Is KKR's decision to spend $5 billion to build 2 nukes in Texas following their takeover of TXU in Texas based on sound long term energy policy or short-sighted corporate greed?
http://www.fool.com/...
Lee Raymond former CHM of Exxon retired with a $400,000,000 nest egg. That was a pittance compared to the billions of profits he reaped for Exxon, one fill-up at a time, from our gas guzzlers.
During his reign, Exxon got tax legislation that favored Big Oil, foreign policy legislation that sent the men and women in our military and our tax dollars to protect oil pipelines and oil contracts and paid for pseudo scientific think tanks to distort data about global warming. Not bad, even for the CHM of a huge oligopoly.
The writing's on the wall for Big Oil, thanks to ice bergs collapsing into the sea and their boy George W. Bush waking everybody up with his catastrophic incompetence to the tunnel vision policies imposed on the country.
But Big Oil and Big Coal oligopolies don't melt away like the icebergs. Is Big Nuke the next opportunity for oligopolies to monopolize our energy dollars, one household at a time by controlling the rates we pay for energy?
The thing I loved best about Al Gore's testimony on Capital Hill was his reference to diffuse energy sources. He mentioned the alternative to centralized power....egalitarian style local power sources owned (perhaps cooperatively) by individual households, e.g. wind or solar, that would be connected to the grid so that any surplus could be sold back to the grid.
We'd cut the umbilical cord to a massive dirty oligopolies that have had us by the short hairs controlling our energy rates as well as domestic and foreign policy through massive campaign funding of malleable political candidates.
A decentralized clean power alternative like Al Gore suggests terrifies companies like Exxon or TXU and those in the Congress who carry their water. You could hear the anger in the voice of Senator Larry Craig, Rep. WY who yelled at Gore for being anti-nuclear, which Gore denied.

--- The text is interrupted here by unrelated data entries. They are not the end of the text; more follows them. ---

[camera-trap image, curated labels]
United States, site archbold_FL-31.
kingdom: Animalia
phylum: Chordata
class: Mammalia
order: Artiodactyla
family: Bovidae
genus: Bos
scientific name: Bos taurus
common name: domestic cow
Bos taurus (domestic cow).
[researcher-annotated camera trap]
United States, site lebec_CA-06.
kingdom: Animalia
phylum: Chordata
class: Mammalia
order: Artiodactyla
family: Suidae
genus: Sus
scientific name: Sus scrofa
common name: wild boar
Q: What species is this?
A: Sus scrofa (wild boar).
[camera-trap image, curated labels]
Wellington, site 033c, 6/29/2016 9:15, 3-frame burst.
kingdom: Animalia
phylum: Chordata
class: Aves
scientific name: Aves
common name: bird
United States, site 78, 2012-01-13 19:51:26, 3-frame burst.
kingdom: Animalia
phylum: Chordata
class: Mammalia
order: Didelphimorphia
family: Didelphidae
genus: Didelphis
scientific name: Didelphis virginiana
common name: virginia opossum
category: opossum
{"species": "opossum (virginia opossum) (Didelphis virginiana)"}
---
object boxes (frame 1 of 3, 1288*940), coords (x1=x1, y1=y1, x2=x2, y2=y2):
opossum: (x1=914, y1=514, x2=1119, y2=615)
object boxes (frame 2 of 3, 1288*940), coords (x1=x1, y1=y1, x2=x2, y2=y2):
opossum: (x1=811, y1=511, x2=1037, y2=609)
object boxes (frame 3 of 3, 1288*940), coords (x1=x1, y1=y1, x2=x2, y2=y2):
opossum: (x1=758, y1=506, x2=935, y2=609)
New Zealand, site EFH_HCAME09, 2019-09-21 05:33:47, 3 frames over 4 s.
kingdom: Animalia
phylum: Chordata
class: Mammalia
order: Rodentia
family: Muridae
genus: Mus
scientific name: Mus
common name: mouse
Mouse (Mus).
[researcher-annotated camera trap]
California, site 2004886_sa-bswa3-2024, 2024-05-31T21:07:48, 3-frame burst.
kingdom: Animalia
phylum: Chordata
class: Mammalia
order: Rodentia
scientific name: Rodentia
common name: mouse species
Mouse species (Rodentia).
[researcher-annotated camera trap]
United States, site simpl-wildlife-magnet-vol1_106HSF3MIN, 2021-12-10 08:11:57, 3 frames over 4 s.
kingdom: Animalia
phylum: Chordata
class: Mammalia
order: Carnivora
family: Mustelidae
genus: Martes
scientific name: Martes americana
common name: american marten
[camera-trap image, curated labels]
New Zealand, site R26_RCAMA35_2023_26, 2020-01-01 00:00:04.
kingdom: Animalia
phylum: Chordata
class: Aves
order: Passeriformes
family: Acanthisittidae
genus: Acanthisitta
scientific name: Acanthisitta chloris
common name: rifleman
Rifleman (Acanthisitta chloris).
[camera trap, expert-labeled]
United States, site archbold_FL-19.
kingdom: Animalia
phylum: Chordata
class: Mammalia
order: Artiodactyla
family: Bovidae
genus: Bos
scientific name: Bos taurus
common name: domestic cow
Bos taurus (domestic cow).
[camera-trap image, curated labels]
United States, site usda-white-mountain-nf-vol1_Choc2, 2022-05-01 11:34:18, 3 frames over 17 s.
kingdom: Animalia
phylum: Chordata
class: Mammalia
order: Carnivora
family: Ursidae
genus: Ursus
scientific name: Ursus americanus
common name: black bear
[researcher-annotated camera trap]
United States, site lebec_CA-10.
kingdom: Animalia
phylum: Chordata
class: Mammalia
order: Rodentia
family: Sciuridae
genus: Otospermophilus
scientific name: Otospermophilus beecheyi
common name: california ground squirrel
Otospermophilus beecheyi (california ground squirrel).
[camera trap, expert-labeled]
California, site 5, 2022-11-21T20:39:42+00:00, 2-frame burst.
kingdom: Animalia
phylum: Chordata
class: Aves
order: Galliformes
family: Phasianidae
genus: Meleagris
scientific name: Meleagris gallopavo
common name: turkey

Here's a link to talking points for pro-nuclear advocates. The writer references the civil rights movement in his talking points on how to win the nuclear energy debate with anti-nuclear activists.
http://blog.niof.org/...
When we think of which candidates we want for president, we should be careful about those Senators who were snookered into signing Bush's Iraq War Resolution which gave Bush a blank check and enabled a corporate war for oil and oil contracts. Because these Senators could just as easily be snookered into falling for a nuclear solution to our energy problems when there are serious issues like waste and accidents and contamination that have not been publicly addressed.
That's just one more reason that I want a tough candidate who will stand up to the corporate pressures faced by the man or woman in the White House.
I was happy to hear what Al Gore had to say about diffusing our energy source.
It's one more reason I would trust Wes Clark as President should he run. Wes Clark says that he believes that renewable sustainable energy technology would be win/win/win by weaning us off foreign oil, providing an economic job base and cleaning our environment. And he's concerned about the unresolved toxic waste issue for nuclear. I'd simply like some non-biased scientific answers and for truth to be the basis of a public policy that would serve all of us and offer us a better future.
Wes Clark has been standing up to George W. Bush on Iraq since before the war when he testified before the Congress on the tragedy that was likely to unfold. He's standing up to Bush on IRAN, advocating for regional dialogue to diffuse Bush's Armageddon fever. Clark is competent and courageous with true populist progressive views.
Please run Wes. I want utility companies back in the box of regulation. And I want a sane energy policy for this country.